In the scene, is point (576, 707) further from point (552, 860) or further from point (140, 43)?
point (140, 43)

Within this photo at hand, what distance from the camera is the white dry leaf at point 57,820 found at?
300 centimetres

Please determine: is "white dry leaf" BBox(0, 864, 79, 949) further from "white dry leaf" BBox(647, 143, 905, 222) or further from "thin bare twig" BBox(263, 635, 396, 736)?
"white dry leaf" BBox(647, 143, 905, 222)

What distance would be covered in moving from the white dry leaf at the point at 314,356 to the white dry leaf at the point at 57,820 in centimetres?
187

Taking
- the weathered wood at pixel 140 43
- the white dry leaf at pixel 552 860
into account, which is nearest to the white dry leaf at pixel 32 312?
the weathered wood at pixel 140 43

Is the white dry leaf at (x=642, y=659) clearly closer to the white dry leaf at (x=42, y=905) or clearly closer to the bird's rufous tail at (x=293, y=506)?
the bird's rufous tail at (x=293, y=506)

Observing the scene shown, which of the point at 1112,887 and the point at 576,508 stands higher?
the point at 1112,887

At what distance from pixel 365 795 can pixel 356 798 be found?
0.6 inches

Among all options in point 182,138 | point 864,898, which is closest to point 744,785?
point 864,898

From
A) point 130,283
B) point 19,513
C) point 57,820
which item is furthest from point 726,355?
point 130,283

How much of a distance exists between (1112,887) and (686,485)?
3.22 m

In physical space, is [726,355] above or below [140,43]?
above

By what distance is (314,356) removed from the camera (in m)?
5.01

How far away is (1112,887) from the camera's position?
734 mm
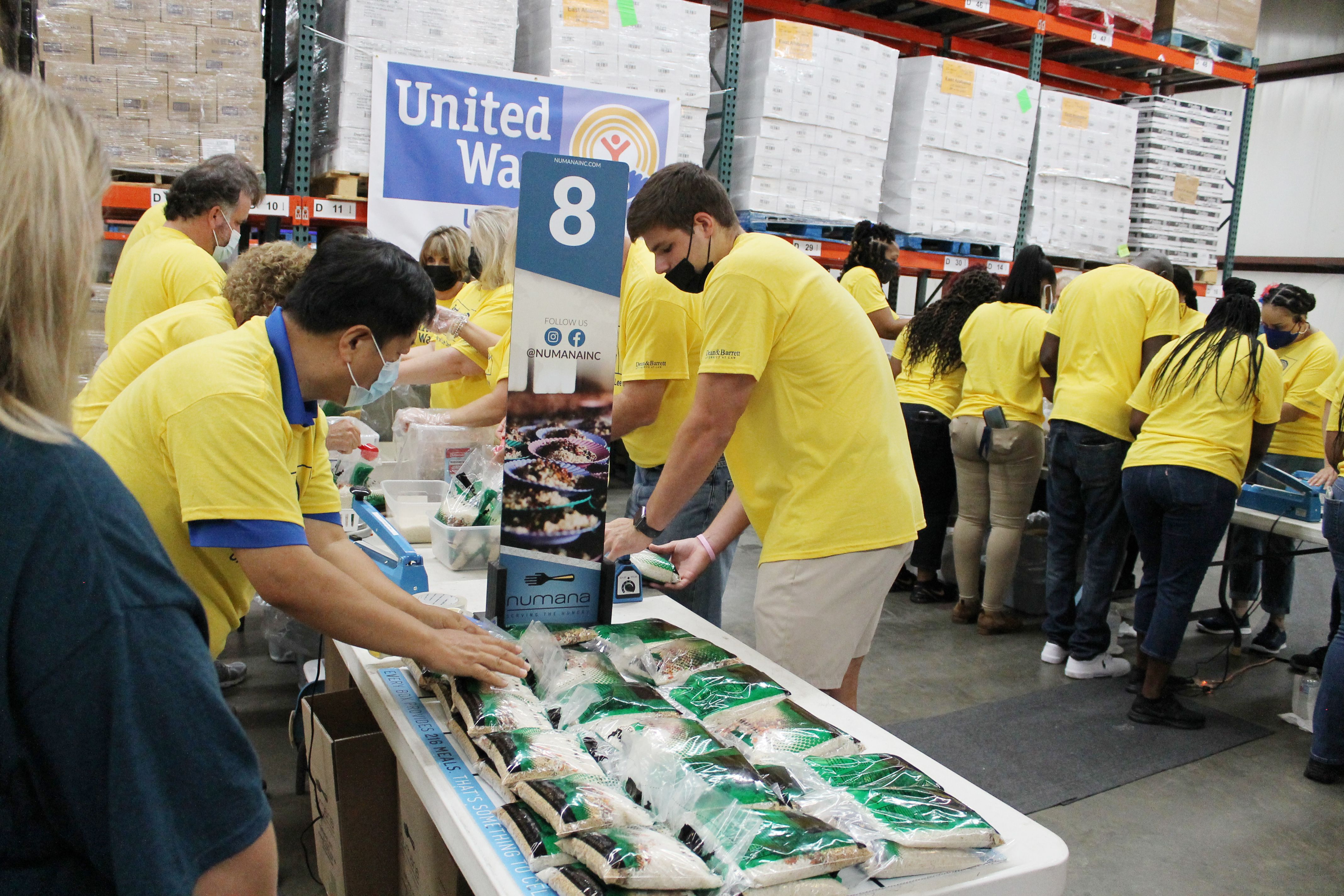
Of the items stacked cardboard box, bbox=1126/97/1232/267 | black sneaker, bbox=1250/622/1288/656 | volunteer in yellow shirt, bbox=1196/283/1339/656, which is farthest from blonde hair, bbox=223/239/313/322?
stacked cardboard box, bbox=1126/97/1232/267

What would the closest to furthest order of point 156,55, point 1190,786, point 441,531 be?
point 441,531, point 1190,786, point 156,55

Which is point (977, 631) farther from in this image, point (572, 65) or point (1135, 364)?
point (572, 65)

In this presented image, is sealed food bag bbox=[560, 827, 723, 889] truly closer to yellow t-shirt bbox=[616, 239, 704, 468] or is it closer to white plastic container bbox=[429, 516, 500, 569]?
white plastic container bbox=[429, 516, 500, 569]

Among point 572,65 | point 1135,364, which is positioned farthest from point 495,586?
point 572,65

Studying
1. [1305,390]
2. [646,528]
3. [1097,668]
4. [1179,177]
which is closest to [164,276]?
[646,528]

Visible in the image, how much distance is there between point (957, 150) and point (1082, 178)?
1.15 meters

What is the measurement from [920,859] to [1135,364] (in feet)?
11.8

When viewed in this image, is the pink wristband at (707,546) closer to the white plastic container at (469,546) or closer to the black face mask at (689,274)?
the white plastic container at (469,546)

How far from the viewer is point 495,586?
1811 mm

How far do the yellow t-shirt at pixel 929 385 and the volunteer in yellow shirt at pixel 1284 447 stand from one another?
1486mm

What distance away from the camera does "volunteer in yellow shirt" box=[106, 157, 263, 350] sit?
3.39m

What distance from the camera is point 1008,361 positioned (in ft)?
15.3

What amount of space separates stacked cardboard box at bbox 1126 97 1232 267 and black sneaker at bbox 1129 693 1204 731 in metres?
4.11

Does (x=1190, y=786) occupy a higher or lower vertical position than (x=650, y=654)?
lower
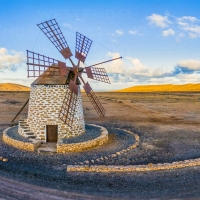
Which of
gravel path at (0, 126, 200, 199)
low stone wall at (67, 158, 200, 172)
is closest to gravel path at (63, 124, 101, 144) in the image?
gravel path at (0, 126, 200, 199)

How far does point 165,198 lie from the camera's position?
362 inches

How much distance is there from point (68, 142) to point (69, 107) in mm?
2261

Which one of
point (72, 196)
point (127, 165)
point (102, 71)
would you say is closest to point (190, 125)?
point (102, 71)

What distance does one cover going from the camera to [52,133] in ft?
53.4

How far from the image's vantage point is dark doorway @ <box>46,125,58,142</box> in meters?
16.2

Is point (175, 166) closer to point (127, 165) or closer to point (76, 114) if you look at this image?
point (127, 165)

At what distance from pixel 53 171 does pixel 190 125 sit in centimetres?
1681

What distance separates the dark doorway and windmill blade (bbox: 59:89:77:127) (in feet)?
2.84

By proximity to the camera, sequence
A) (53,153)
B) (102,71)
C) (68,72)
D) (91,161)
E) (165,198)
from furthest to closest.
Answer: (102,71)
(68,72)
(53,153)
(91,161)
(165,198)

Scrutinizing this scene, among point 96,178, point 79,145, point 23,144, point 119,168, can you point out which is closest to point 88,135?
point 79,145

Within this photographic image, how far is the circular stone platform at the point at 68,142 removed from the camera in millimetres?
14688

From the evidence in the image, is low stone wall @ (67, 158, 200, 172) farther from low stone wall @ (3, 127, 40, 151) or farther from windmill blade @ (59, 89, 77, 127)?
windmill blade @ (59, 89, 77, 127)

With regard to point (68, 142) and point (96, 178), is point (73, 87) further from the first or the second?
point (96, 178)

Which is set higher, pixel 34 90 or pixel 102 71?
pixel 102 71
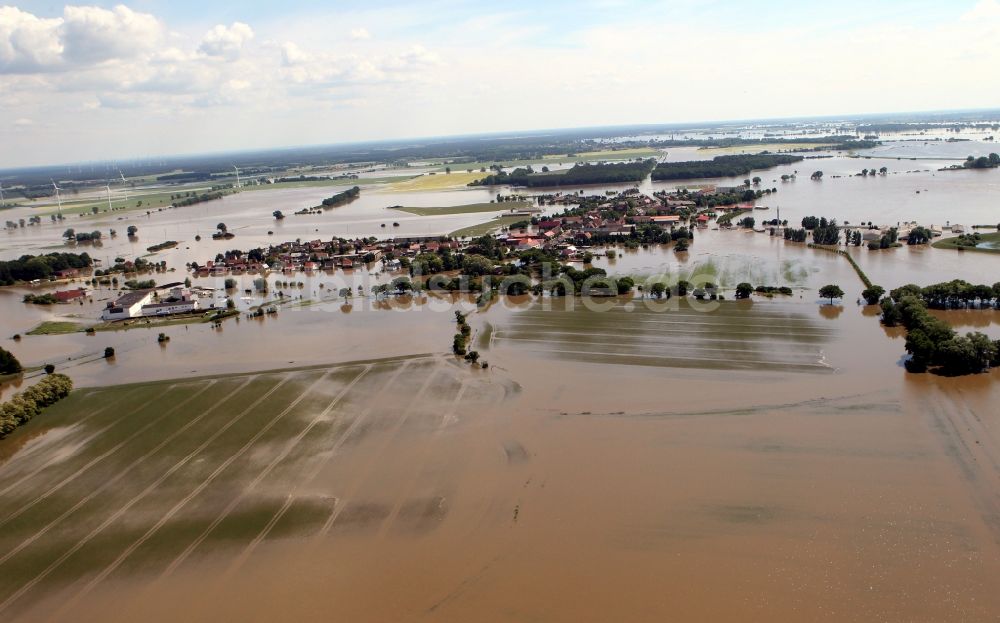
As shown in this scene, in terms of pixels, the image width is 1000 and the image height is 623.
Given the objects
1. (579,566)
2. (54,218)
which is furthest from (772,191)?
(54,218)

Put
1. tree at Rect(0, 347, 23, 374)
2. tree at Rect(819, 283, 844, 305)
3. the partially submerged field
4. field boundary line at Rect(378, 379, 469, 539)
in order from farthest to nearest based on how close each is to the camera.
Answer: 1. the partially submerged field
2. tree at Rect(819, 283, 844, 305)
3. tree at Rect(0, 347, 23, 374)
4. field boundary line at Rect(378, 379, 469, 539)

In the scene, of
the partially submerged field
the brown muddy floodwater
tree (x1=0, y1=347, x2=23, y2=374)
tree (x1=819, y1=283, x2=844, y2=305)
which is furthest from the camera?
the partially submerged field

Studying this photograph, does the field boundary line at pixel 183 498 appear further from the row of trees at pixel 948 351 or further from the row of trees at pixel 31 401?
the row of trees at pixel 948 351

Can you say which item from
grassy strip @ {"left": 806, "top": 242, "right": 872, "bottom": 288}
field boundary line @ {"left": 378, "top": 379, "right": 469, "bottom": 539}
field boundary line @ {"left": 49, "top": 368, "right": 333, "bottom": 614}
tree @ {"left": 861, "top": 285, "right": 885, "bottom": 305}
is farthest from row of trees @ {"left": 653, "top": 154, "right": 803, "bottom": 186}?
field boundary line @ {"left": 49, "top": 368, "right": 333, "bottom": 614}

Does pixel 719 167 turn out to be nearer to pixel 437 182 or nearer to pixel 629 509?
pixel 437 182

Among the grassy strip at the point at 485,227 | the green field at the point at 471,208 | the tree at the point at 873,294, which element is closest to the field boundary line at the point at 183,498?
the tree at the point at 873,294

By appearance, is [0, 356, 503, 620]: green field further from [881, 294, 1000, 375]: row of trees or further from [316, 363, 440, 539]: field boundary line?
[881, 294, 1000, 375]: row of trees
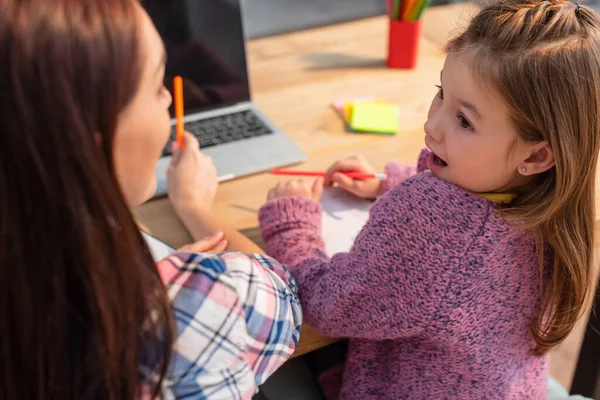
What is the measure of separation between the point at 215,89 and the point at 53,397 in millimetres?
740

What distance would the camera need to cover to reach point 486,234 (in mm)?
701

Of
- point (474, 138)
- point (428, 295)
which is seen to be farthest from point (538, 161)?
point (428, 295)

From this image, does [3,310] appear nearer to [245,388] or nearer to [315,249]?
[245,388]

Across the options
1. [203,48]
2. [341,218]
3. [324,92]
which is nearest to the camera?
[341,218]

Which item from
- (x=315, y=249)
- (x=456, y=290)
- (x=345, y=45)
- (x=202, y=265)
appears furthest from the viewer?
(x=345, y=45)

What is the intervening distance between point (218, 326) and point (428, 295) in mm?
257

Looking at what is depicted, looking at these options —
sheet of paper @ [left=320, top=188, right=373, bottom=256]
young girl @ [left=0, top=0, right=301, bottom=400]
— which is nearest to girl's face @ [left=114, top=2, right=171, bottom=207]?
young girl @ [left=0, top=0, right=301, bottom=400]

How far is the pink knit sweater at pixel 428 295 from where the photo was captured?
2.33 ft

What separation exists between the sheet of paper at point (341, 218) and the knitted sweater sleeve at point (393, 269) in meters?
0.11

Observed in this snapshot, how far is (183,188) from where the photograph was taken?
991 millimetres

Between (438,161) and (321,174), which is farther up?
(438,161)

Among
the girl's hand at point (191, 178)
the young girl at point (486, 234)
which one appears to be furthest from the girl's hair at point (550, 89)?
the girl's hand at point (191, 178)

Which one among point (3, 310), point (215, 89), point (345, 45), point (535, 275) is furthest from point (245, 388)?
point (345, 45)

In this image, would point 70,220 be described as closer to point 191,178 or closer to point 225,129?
point 191,178
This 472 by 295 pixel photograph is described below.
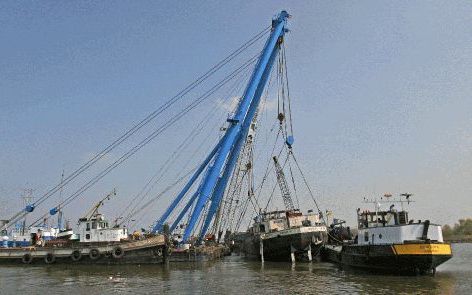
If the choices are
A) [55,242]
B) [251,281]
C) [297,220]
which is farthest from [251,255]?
[251,281]

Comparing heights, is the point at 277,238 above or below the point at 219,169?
below

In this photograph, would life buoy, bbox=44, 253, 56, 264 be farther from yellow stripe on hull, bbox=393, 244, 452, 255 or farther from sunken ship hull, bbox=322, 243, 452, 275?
yellow stripe on hull, bbox=393, 244, 452, 255

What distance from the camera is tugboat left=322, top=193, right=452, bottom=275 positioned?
26.9m

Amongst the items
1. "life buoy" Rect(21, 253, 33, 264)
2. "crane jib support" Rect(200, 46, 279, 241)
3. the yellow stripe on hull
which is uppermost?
"crane jib support" Rect(200, 46, 279, 241)

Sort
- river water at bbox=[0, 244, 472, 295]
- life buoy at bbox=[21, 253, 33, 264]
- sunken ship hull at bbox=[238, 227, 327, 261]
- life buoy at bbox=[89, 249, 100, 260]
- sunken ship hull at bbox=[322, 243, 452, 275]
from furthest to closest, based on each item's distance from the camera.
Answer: life buoy at bbox=[21, 253, 33, 264] < life buoy at bbox=[89, 249, 100, 260] < sunken ship hull at bbox=[238, 227, 327, 261] < sunken ship hull at bbox=[322, 243, 452, 275] < river water at bbox=[0, 244, 472, 295]

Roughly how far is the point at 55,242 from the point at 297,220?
24.2 meters

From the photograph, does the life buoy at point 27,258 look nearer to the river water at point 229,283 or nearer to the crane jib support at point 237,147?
the river water at point 229,283

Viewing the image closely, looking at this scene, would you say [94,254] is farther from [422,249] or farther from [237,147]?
[422,249]

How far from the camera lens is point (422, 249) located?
2672 centimetres

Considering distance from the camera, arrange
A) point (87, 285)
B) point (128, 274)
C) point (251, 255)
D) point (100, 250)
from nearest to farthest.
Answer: point (87, 285)
point (128, 274)
point (100, 250)
point (251, 255)

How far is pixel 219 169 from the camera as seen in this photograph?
45.7 m

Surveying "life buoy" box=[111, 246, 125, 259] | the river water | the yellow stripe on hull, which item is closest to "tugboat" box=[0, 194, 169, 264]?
"life buoy" box=[111, 246, 125, 259]

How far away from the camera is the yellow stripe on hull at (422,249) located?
26625 millimetres

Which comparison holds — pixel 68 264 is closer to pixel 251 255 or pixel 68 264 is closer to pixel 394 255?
pixel 251 255
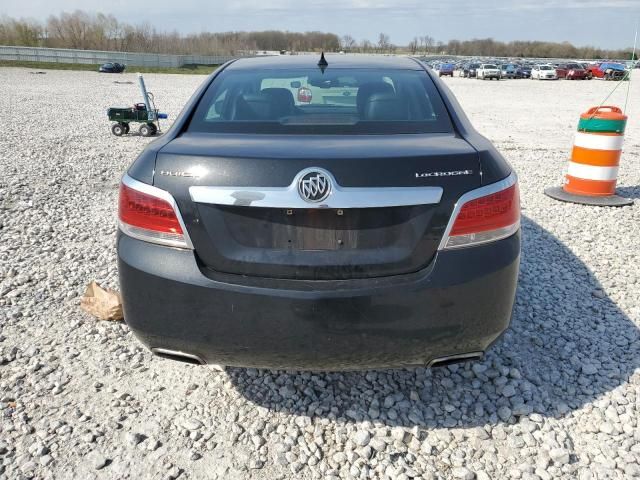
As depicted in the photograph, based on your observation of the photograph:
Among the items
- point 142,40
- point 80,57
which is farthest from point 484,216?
point 142,40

Stated goal:
From the line containing "Viewing the image" down to the last line of the data, print every line exactly and nothing else. Pictures stay out of the copy.

Solution to this task:
Viewing the image closely, looking at this scene, would you say [94,254] is farther from [422,249] or farther from [237,147]?
[422,249]

How far from the camera lens is point (422, 249) located?
2672 centimetres

Considering distance from the camera, arrange
A) point (87, 285)
B) point (128, 274)
C) point (251, 255)
D) point (100, 250)
from nearest to farthest.
Answer: point (87, 285)
point (128, 274)
point (100, 250)
point (251, 255)

How far is pixel 219 169 from the camera as seen in this photograph?
45.7 m

Surveying "life buoy" box=[111, 246, 125, 259] | the river water | the yellow stripe on hull, which item is closest to "tugboat" box=[0, 194, 169, 264]?
"life buoy" box=[111, 246, 125, 259]

How far away from the camera is the yellow stripe on hull at (422,249) located?
26625 millimetres

Which comparison holds — pixel 68 264 is closer to pixel 251 255 or pixel 68 264 is closer to pixel 394 255?
pixel 251 255
As depicted in the photograph, based on your observation of the photograph:
Among the items
- point 142,40
- point 80,57
which is farthest from point 484,216?
point 142,40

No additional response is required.